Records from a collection
------------------------
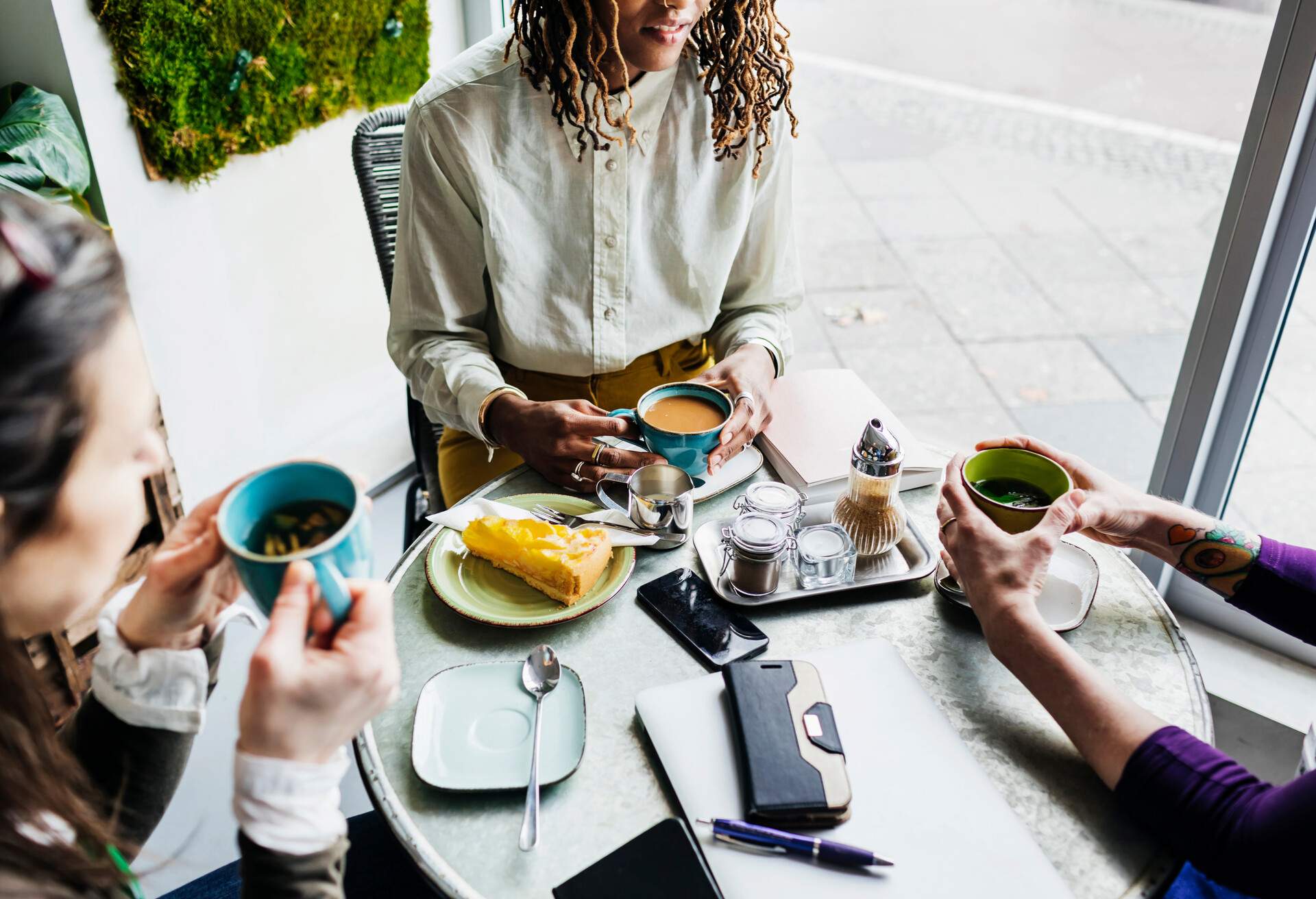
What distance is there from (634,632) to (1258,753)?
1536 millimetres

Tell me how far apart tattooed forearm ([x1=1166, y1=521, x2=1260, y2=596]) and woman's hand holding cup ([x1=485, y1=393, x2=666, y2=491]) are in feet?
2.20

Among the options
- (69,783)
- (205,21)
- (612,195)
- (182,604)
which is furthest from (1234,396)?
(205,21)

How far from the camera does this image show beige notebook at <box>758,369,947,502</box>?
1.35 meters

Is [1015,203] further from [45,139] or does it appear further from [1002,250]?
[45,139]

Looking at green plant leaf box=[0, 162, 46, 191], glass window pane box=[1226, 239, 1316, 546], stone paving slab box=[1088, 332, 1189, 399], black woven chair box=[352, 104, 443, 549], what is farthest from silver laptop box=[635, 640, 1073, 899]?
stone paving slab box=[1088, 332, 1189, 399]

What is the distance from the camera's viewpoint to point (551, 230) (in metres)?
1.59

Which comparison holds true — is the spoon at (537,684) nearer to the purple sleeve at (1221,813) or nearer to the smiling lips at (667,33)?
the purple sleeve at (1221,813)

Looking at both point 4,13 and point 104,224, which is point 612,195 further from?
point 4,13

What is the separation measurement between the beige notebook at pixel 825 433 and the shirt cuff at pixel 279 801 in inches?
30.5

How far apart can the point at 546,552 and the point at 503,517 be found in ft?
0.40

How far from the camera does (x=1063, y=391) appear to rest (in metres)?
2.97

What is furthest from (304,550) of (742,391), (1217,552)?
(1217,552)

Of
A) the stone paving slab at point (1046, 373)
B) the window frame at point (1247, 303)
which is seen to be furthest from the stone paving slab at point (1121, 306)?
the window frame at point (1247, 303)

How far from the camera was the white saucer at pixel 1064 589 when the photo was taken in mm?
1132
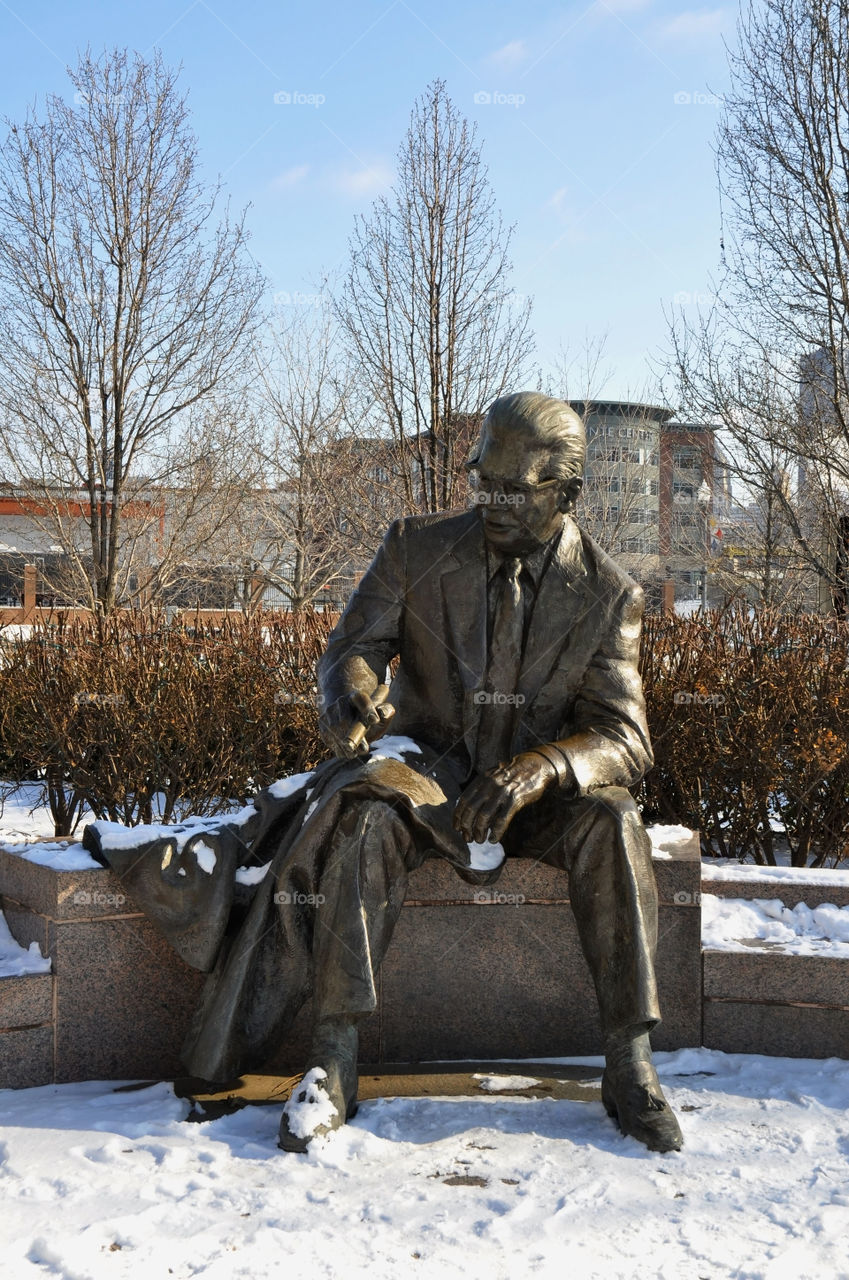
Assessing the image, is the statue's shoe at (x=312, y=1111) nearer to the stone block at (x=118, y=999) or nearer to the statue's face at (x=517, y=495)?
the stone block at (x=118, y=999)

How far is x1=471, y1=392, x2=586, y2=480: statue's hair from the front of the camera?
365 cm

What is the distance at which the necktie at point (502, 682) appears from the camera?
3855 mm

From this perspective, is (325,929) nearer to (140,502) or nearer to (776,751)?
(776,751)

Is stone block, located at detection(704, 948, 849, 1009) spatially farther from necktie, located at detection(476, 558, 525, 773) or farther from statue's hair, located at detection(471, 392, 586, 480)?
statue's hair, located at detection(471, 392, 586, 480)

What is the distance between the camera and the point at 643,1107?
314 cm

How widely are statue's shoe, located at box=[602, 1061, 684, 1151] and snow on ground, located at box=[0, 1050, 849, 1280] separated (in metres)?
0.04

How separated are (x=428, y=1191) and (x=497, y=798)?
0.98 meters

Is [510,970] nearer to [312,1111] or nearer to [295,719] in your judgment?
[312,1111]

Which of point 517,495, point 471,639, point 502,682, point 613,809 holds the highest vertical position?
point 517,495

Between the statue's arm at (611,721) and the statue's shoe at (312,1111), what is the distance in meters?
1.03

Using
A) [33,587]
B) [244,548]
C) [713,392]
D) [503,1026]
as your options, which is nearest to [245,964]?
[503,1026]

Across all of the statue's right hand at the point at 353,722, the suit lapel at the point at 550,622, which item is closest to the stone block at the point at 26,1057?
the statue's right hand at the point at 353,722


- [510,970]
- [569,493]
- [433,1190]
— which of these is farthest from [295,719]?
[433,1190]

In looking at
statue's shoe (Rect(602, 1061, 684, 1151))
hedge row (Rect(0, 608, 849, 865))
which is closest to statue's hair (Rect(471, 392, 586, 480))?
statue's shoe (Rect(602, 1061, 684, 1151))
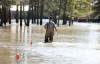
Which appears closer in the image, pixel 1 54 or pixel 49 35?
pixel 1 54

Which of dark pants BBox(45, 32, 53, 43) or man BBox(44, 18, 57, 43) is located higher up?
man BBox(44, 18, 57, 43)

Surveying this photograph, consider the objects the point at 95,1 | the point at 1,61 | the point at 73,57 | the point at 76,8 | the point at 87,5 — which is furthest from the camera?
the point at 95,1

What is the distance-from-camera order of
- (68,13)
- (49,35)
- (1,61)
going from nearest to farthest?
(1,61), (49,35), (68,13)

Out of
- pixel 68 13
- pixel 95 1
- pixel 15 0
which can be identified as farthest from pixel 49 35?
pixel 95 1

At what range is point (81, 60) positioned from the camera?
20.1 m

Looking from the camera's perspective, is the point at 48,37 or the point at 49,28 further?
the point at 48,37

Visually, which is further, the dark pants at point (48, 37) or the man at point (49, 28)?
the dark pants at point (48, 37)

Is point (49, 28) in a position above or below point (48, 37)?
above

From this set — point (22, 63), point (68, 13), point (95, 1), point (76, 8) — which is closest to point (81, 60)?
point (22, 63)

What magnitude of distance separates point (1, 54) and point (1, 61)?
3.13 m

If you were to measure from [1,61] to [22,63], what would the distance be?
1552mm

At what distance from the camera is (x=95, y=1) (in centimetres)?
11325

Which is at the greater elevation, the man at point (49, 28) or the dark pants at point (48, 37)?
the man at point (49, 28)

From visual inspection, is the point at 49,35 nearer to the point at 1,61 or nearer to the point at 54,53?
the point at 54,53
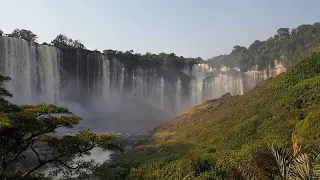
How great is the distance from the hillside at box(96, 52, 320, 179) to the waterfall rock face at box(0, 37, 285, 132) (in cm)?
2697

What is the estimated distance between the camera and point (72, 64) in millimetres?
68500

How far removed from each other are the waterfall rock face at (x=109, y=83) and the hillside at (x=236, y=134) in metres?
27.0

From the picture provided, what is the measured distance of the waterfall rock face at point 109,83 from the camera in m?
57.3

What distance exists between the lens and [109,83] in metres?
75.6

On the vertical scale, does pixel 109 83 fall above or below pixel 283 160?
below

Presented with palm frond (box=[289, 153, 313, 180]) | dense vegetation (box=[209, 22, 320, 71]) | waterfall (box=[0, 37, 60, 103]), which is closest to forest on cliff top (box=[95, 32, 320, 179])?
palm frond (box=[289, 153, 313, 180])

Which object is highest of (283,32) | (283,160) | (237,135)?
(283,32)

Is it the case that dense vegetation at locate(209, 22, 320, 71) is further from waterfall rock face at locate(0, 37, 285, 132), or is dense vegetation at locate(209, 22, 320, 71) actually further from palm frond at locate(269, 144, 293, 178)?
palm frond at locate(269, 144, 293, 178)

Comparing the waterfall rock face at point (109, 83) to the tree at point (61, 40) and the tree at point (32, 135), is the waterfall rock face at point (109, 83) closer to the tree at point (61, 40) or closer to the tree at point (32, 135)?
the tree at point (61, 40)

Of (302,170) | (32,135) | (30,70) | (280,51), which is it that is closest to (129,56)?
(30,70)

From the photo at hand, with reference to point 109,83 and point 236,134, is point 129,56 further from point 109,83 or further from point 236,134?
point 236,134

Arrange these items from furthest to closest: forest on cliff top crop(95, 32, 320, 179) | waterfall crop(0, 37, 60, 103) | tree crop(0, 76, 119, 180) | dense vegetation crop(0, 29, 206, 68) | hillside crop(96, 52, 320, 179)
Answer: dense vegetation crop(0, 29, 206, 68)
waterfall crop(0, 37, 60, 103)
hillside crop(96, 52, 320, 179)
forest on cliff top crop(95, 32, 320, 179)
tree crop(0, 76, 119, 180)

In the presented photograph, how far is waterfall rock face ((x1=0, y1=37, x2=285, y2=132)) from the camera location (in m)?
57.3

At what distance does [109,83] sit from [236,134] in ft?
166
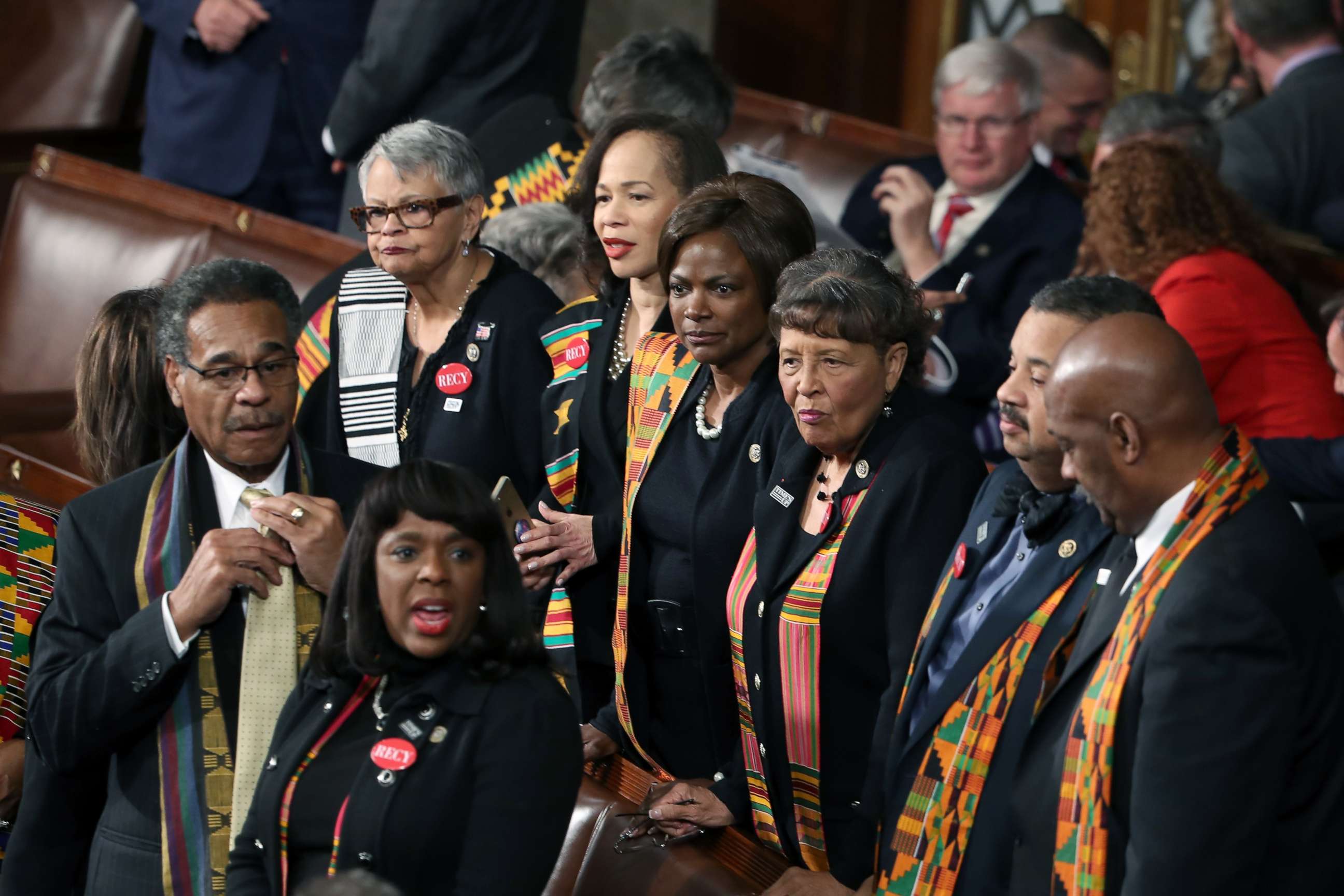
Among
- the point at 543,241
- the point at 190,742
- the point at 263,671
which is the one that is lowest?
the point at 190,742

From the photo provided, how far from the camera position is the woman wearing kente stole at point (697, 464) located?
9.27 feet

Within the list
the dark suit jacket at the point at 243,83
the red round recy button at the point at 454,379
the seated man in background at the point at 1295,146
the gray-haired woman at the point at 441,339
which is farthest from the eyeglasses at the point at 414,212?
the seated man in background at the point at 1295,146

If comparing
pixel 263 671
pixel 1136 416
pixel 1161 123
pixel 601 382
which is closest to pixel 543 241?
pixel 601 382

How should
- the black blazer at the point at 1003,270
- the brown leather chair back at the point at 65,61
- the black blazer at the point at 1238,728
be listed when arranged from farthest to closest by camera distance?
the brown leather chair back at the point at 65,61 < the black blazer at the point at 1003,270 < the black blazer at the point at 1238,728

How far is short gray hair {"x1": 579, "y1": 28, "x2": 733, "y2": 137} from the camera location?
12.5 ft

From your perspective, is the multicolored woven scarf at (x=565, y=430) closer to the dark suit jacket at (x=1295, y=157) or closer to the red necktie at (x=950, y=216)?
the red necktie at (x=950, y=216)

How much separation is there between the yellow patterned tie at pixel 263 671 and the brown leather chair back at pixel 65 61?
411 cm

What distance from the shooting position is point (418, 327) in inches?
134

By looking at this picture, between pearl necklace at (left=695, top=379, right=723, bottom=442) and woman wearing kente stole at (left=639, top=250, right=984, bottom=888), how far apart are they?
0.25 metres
------------------------
### WRITTEN EXERCISE
Duplicate the data above, starting with the line containing "Surveying this photograph, consider" and ending with the line containing "(1,61), (49,35), (68,13)", both lines included.

### ANSWER FOR THIS EXERCISE
Surveying this photograph, consider the objects the point at 95,1 | the point at 1,61 | the point at 73,57 | the point at 76,8 | the point at 87,5 — which is furthest from the camera?
the point at 95,1

What is the distance-from-camera order of
- (68,13)
- (49,35)
- (1,61)
going from nearest to farthest?
(1,61), (49,35), (68,13)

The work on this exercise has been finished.